No, you can't include the applicant's mother.

https://www.border.gov.au/Migrationagents/Pages/member-of-family-unit.aspx

From the link below: 

"Not all visas are the same. Read the requirements for the visa you 
are applying for to confirm who can be included in your 
application"

"A member of your family unit can be your:
• partner – married or de facto (same or opposite sex); or
• dependent child, up to 23 years of age (there are some 
exceptions, see below under ‘Eligible child"

https://www.border.gov.au/Forms/Documents/1496i.pdf

Also see: https://www.border.gov.au/Trav/Visa-1/124-
(Click on the "Visa applicants" tab, and select the drop-down item "Including family in your application")


----------



## Amy_S (Jul 14, 2016)

Thank you for the prompt response. Is there any way an applicant can sponsor his parents after receiving his permanent residence?


----------



## kaju (Oct 31, 2011)

Amy_S said:


> Thank you for the prompt response. Is there any way an applicant can sponsor his parents after receiving his permanent residence?
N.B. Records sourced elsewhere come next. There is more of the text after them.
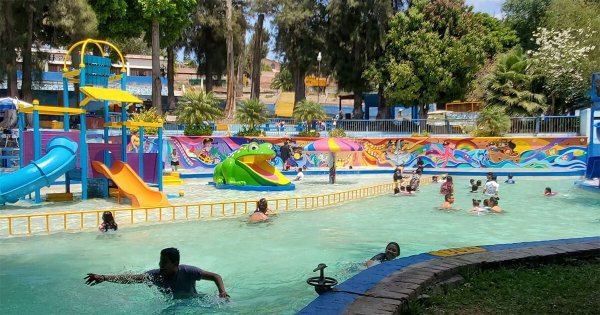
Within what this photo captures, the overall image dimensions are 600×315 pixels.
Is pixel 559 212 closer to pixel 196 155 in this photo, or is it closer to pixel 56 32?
pixel 196 155

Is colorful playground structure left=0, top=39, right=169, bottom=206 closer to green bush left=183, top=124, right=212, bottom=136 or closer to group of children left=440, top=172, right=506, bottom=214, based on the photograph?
group of children left=440, top=172, right=506, bottom=214

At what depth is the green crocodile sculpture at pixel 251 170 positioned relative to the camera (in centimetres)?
2125

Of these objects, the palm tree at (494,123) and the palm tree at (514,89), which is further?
the palm tree at (514,89)

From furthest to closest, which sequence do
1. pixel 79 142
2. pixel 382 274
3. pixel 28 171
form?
pixel 79 142 < pixel 28 171 < pixel 382 274

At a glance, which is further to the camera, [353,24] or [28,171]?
[353,24]

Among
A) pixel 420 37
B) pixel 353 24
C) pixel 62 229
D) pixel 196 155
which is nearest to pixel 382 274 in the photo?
pixel 62 229

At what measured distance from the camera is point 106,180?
62.1ft

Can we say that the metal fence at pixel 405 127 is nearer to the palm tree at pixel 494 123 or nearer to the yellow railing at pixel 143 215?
the palm tree at pixel 494 123

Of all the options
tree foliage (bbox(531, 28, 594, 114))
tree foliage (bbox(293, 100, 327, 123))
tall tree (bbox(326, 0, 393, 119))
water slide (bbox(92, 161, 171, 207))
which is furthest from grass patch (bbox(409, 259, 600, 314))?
tall tree (bbox(326, 0, 393, 119))

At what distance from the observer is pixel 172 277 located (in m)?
6.52

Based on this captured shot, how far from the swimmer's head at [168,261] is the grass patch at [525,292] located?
110 inches

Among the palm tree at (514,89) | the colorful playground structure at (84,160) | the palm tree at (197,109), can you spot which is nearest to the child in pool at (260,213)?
the colorful playground structure at (84,160)

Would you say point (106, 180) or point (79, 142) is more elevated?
point (79, 142)

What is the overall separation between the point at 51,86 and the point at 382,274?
47.8 m
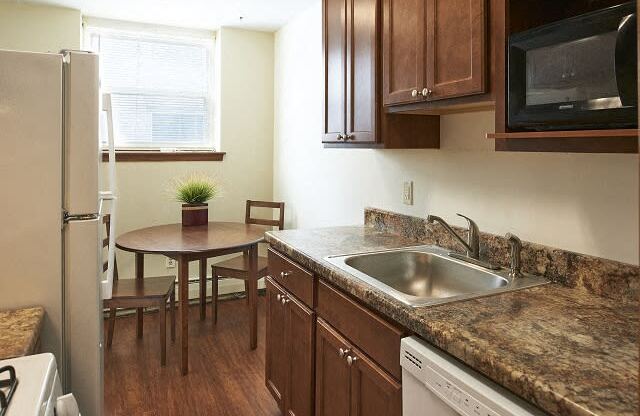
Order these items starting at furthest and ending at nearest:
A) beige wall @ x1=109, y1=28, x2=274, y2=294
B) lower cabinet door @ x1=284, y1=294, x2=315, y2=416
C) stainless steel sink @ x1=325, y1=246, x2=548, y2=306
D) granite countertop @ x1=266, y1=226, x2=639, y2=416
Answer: beige wall @ x1=109, y1=28, x2=274, y2=294
lower cabinet door @ x1=284, y1=294, x2=315, y2=416
stainless steel sink @ x1=325, y1=246, x2=548, y2=306
granite countertop @ x1=266, y1=226, x2=639, y2=416

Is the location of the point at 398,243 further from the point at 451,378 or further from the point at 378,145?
the point at 451,378

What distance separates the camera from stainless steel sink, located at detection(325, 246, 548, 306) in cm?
171

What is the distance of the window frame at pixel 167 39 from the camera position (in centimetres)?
366

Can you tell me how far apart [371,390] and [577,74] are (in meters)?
1.07

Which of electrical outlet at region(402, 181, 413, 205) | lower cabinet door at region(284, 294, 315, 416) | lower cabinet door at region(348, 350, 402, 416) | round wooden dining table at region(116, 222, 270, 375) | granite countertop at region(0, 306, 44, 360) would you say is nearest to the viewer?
granite countertop at region(0, 306, 44, 360)

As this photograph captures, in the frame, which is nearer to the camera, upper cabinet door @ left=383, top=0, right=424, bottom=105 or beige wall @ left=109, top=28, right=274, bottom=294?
upper cabinet door @ left=383, top=0, right=424, bottom=105

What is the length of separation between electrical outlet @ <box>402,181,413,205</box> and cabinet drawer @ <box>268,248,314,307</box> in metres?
0.69

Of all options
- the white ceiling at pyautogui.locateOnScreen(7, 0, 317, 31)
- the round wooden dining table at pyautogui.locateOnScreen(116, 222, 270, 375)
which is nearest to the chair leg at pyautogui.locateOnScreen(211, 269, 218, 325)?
the round wooden dining table at pyautogui.locateOnScreen(116, 222, 270, 375)

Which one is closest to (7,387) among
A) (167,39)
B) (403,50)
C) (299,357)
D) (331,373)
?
(331,373)

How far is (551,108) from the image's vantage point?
3.85 feet

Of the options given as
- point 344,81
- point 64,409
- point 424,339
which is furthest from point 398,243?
point 64,409

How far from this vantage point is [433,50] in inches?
63.6

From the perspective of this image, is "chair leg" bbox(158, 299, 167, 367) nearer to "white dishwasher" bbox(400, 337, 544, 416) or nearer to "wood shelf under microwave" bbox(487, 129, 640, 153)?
"white dishwasher" bbox(400, 337, 544, 416)

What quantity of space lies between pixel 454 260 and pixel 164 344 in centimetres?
197
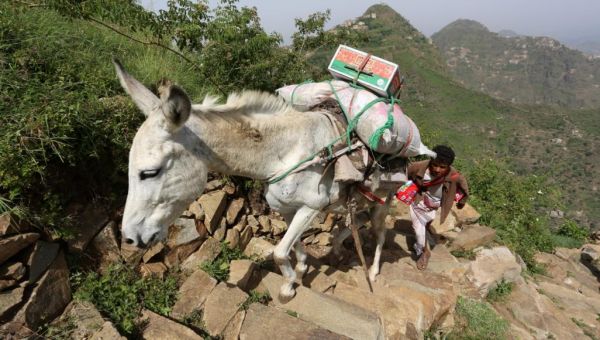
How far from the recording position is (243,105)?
2598mm

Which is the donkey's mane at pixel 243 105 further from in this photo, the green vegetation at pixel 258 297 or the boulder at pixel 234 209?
the boulder at pixel 234 209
Yes, it may be possible via a parent visa after the applicant has 2 years in Australia as a permanent resident, if 50% or more of the parent's children are in Australia. 

However, the cheaper version of this visa may take many years to get (DIBP says up to 30), and the more expensive version that may take less than 2 years is nearly A$50,000 per parent.

https://www.border.gov.au/Trav/Brin/Pare

Another option is visiting on a visitor visa, but apparently there may also be a new 5 year temporary visa for parents of permanent residents available later in the year.

Details unknown until the visa is announced though.


----------



## thonganster (May 18, 2017)

*Dependent age limit?*



kaju said:


> No, you can't include the applicant's mother.
> 
> border.gov.au/Migrationagents/Pages/member-of-family-unit.aspx]Member of Family Unit
> 
> ...



I have mix answer from different Migration agent about maximum age as a dependent that can include in the application, on immigration website said max 23 years old.

this link said new law from 19 November 2016
acacia-au.com/including-family-members-changes-from-19-November-2016.php

But if l click on the References link at the end 
legislation.gov.au/Details/F2016L01696/Download

it said "No longer in force" for the "Migration Legislation Amendment (2016 Measures No. 4) Regulation 2016"

So l wonder what is the exactly law now regarding dependent age that can be include as an dependent on the application.how can the immigration website have out date information?


----------



## twister68 (Sep 11, 2018)

Hi All,

What document do I need to submit as a proof of member of Unit for my spouse? Will it be only marriage certificate or some other proof?

Many Thanks.....

Regards


----------



## luvjd (Aug 10, 2017)

twister68 said:


> Hi All,
> 
> What document do I need to submit as a proof of member of Unit for my spouse? Will it be only marriage certificate or some other proof?
> 
> ...


Usually, the marriage certificate will be enough.


----------



## twister68 (Sep 11, 2018)

Thanks for your reply.

Do i need to give any house proof etc. and do I need to put any proof for my kid under 18?


----------



## pcdfrost (Sep 30, 2018)

twister68 said:


> Thanks for your reply.
> 
> Do i need to give any house proof etc. and do I need to put any proof for my kid under 18?


Usually Birth Certificate for children to show who their parents are.


----------



## twister68 (Sep 11, 2018)

Thanks, everyone for your replies.


----------